Problem to solve: The first line of the entries and each line after it, through the one that contains "Thumbnail - Bademantel JANNING dunkelgrün", are to be duplicated exactly; no picture belongs in the copy.

= = = =

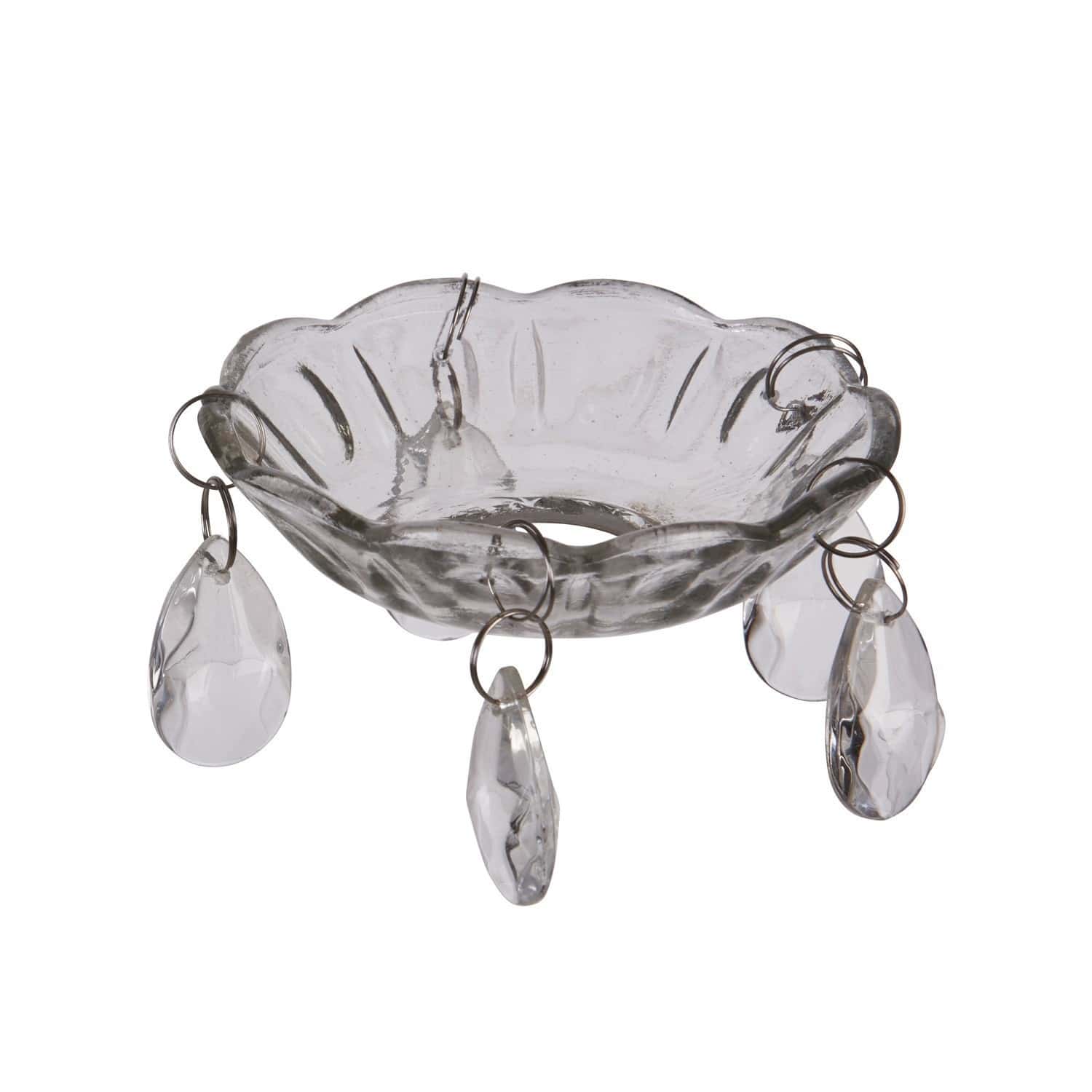 Set di 4 piatti per candele Pontarion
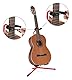 Classic Cantabile Gitarrenständer - Universal Gitarrenständer für Konzertgitarre, Westerngitarre, E-Gitarre, E-Bass - Gepolsterte Auflage - Klappbarer Gitarrenständer - Rot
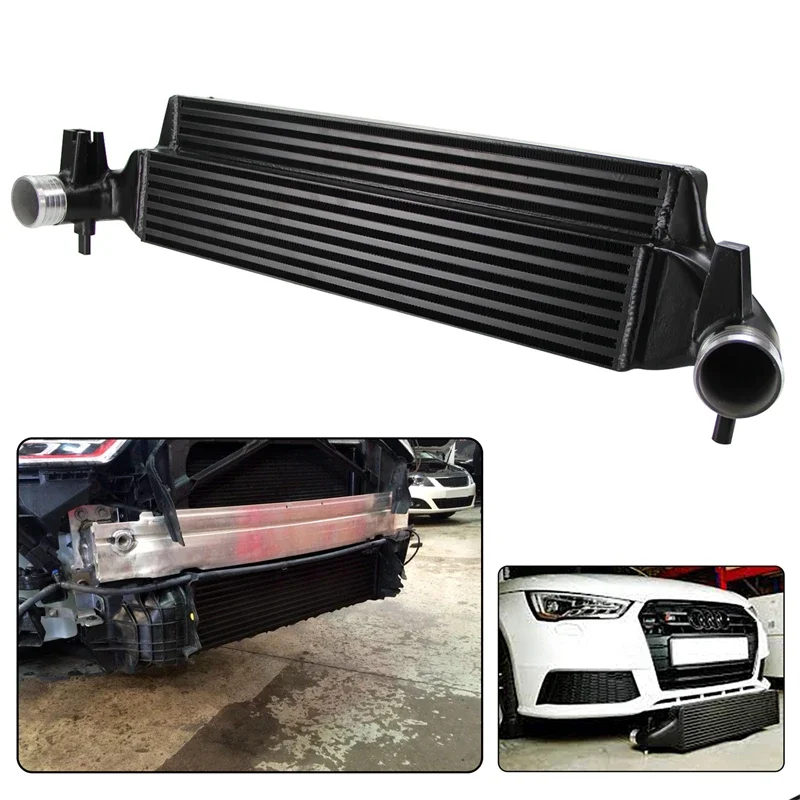 Front Mount Intercooler Competitie EVO1 Bar & Plaat Past voor Audi S1 2.0L TFSI 2014-2018 - afbeelding 1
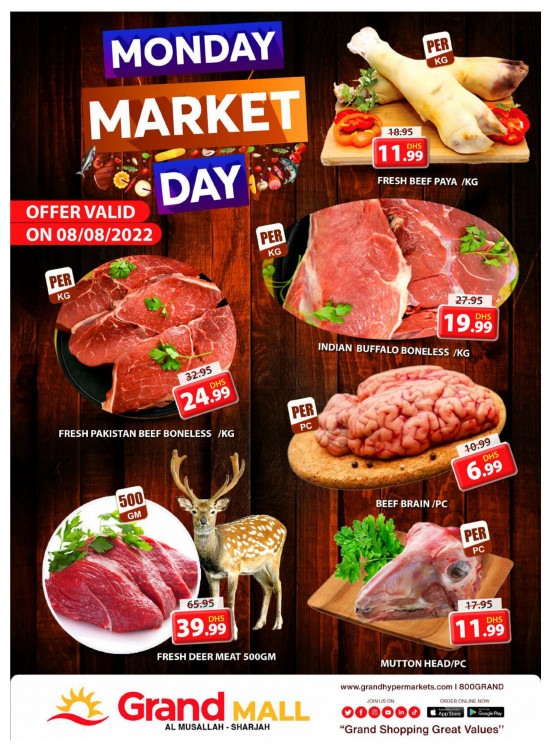 Meat Monday - Grand Mall Sharjah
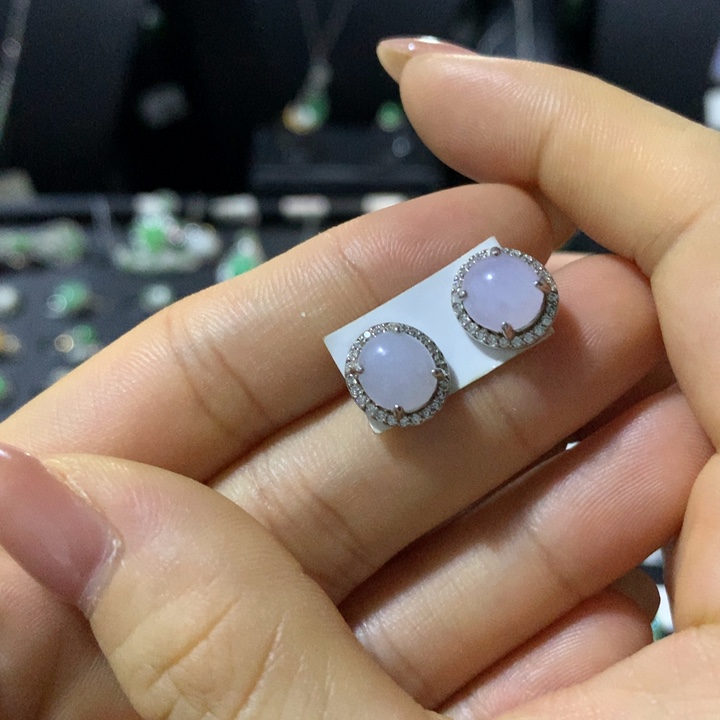 翡翠银S925镶嵌戒指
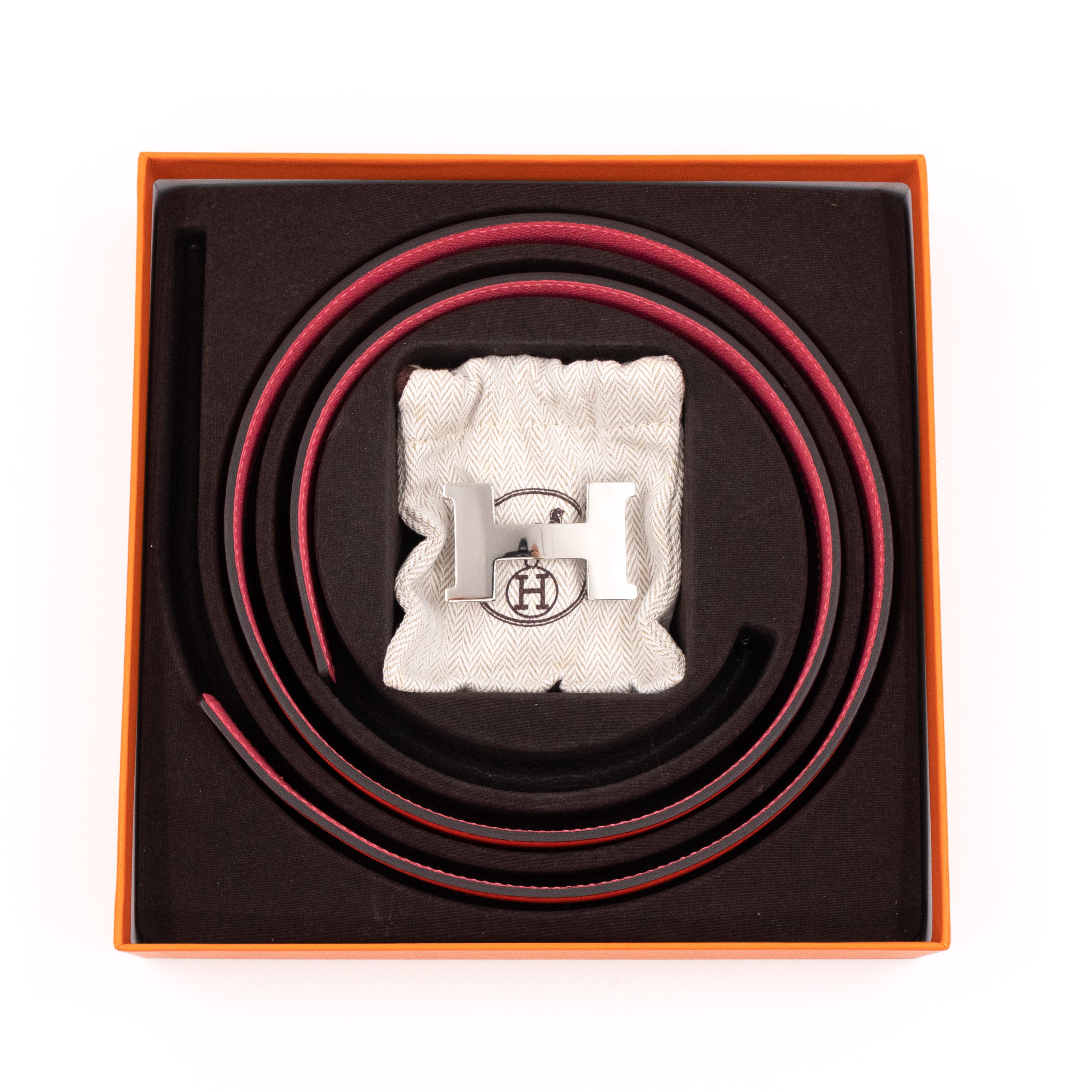 Mini Constance Buckle & Reversible Leather Belt 80 cm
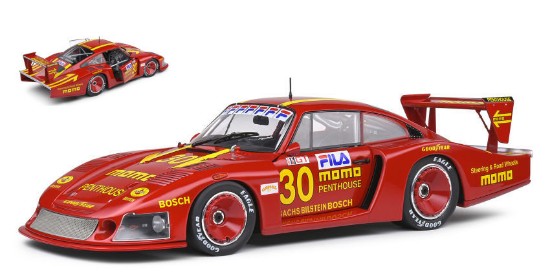 Immagine di PORSCHE 935 MOBYDICK N.30 DRM NORISRING 1981 MORETTI 1:18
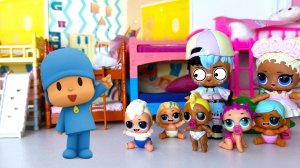 ПОКОЙО ТАНЦУЕТ В ДЕТСКОМ САДИКЕ😄😄 ЛОЛ сюрприз куклы игрушки МУЛЬТИКИ Даринелка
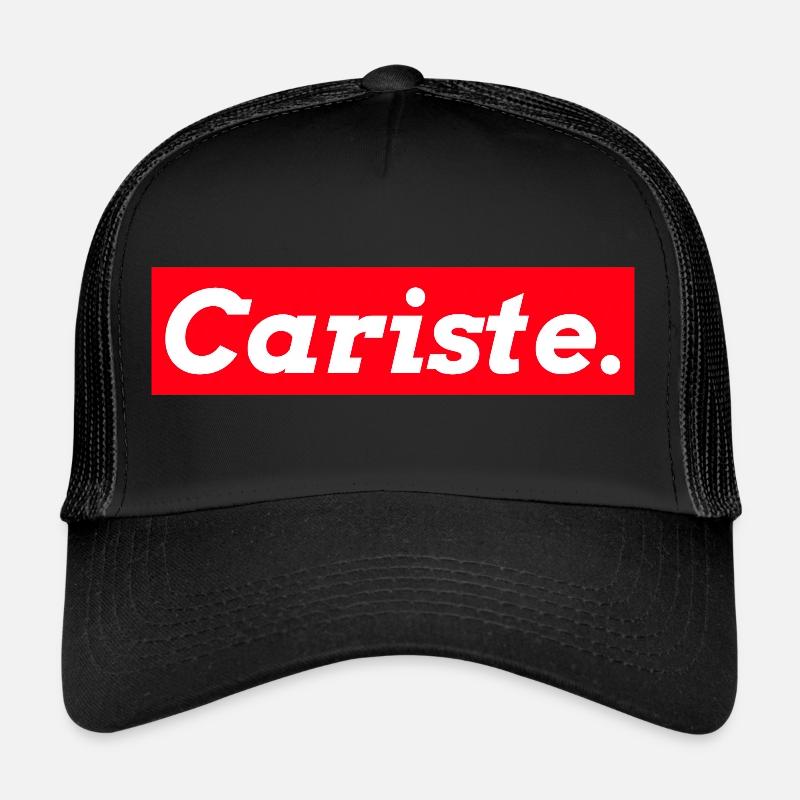 cariste rectangle rouge Casquette trucker 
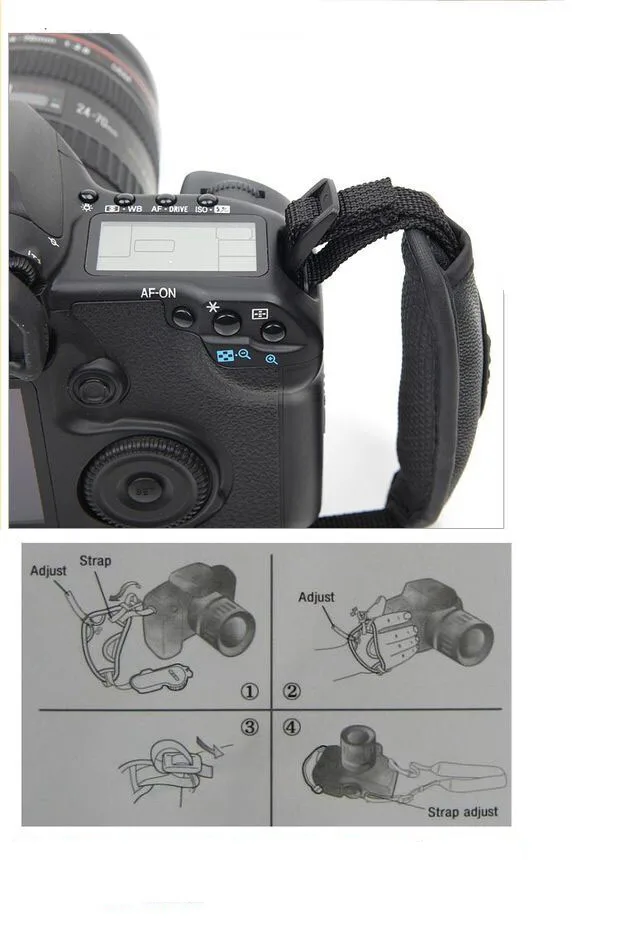 Камера ручной держатель для ремня безопасности для Canon 5D Mark II 650D 550D 70D 60D 6D 7D Nikon D90 D600 D7100 D5200 D3200 D3100 D5100 D7000 для sony
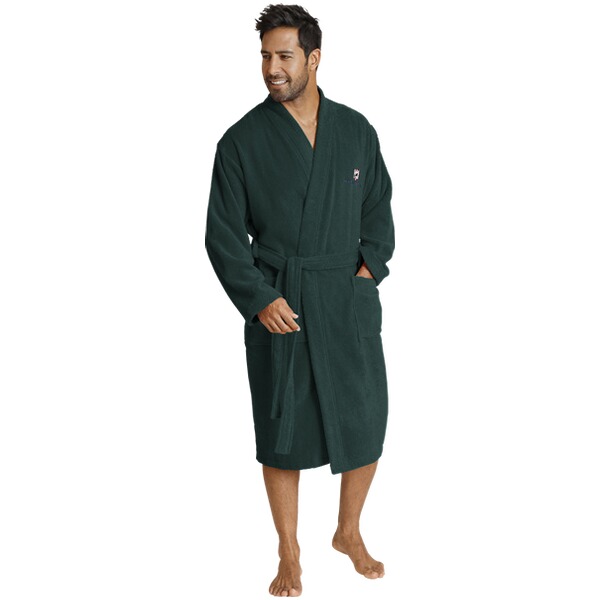 Thumbnail - Bademantel JANNING dunkelgrün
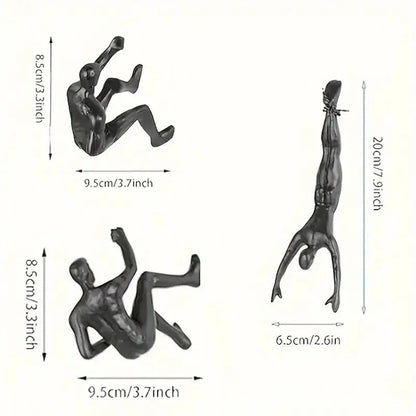 Retro Climbing Man Series Statue Wall Decoration Unique Touch Creative Climbing Statue Pendant Party Decoration Good Vibrations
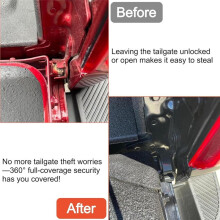 Tailgate Anti-Theft Lock for F150 F250 F350 Ranger Tacoma Silverado Ram 1500 Tailgate Protection Locks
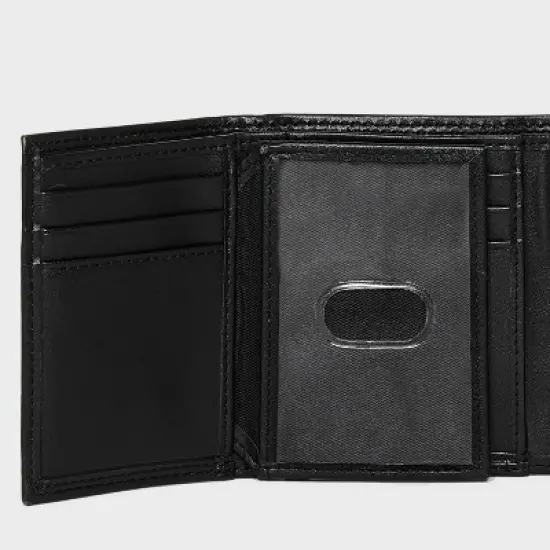Men's RFID Trifold Wallet - Goodfellow & Co&trade; Black image {4}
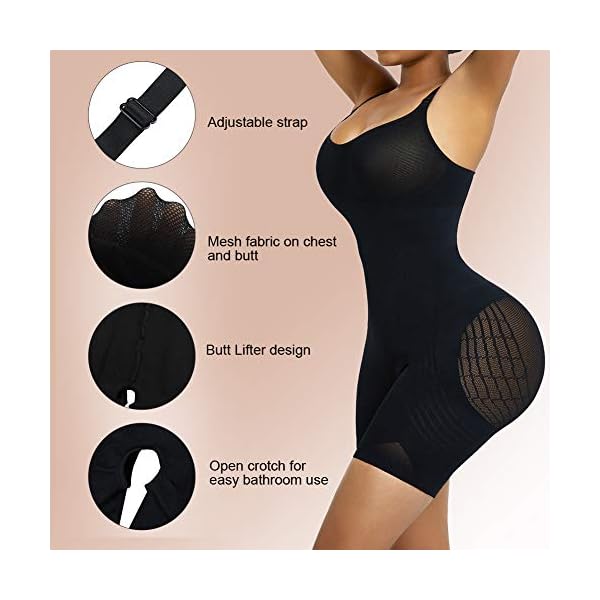 Lover-Beauty-Body-Shaper-for-Women-Seamless-Shapewear-Butt-Lifter-Tummy-Control-Bodysuits-Full-Body-Fajas-Colombianas Lover-Beauty Body Shaper for Women Tummy Control BBL Shorts Seamless Shapewear Bodysuit Fajas Butt Lifter, Black, M/L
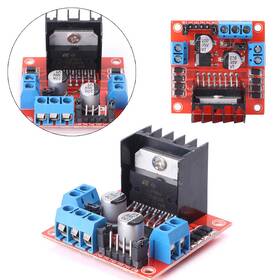 Hukyu 8dzyj016 Dual H Bridge Dc Stepper Motor Drive Controller Board Module For Arduino L298n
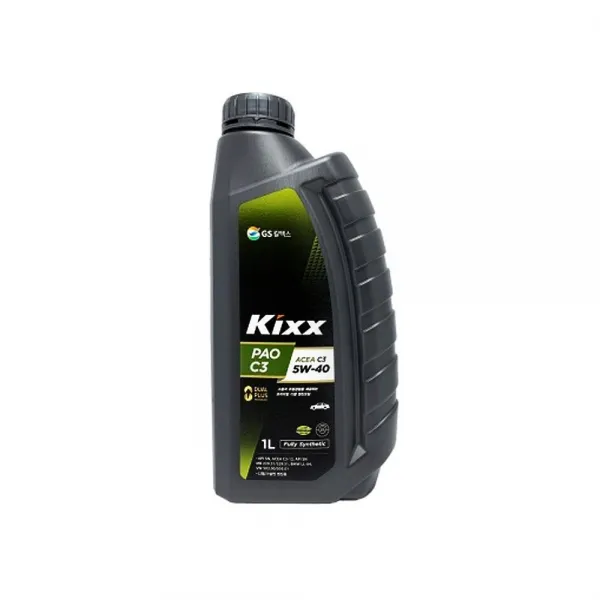 GS칼텍스 Kixx PAO C3 5W 40 엔진오일 2개 매연 첨가제추천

= = = =

Exercise output:
 Set di 4 piatti per candele Pontarion
 Classic Cantabile Gitarrenständer - Universal Gitarrenständer für Konzertgitarre, Westerngitarre, E-Gitarre, E-Bass - Gepolsterte Auflage - Klappbarer Gitarrenständer - Rot
 Front Mount Intercooler Competitie EVO1 Bar & Plaat Past voor Audi S1 2.0L TFSI 2014-2018 - afbeelding 1
 Meat Monday - Grand Mall Sharjah
 翡翠银S925镶嵌戒指
 Mini Constance Buckle & Reversible Leather Belt 80 cm
 Immagine di PORSCHE 935 MOBYDICK N.30 DRM NORISRING 1981 MORETTI 1:18
 ПОКОЙО ТАНЦУЕТ В ДЕТСКОМ САДИКЕ😄😄 ЛОЛ сюрприз куклы игрушки МУЛЬТИКИ Даринелка
 cariste rectangle rouge Casquette trucker 
 Камера ручной держатель для ремня безопасности для Canon 5D Mark II 650D 550D 70D 60D 6D 7D Nikon D90 D600 D7100 D5200 D3200 D3100 D5100 D7000 для sony
 Thumbnail - Bademantel JANNING dunkelgrün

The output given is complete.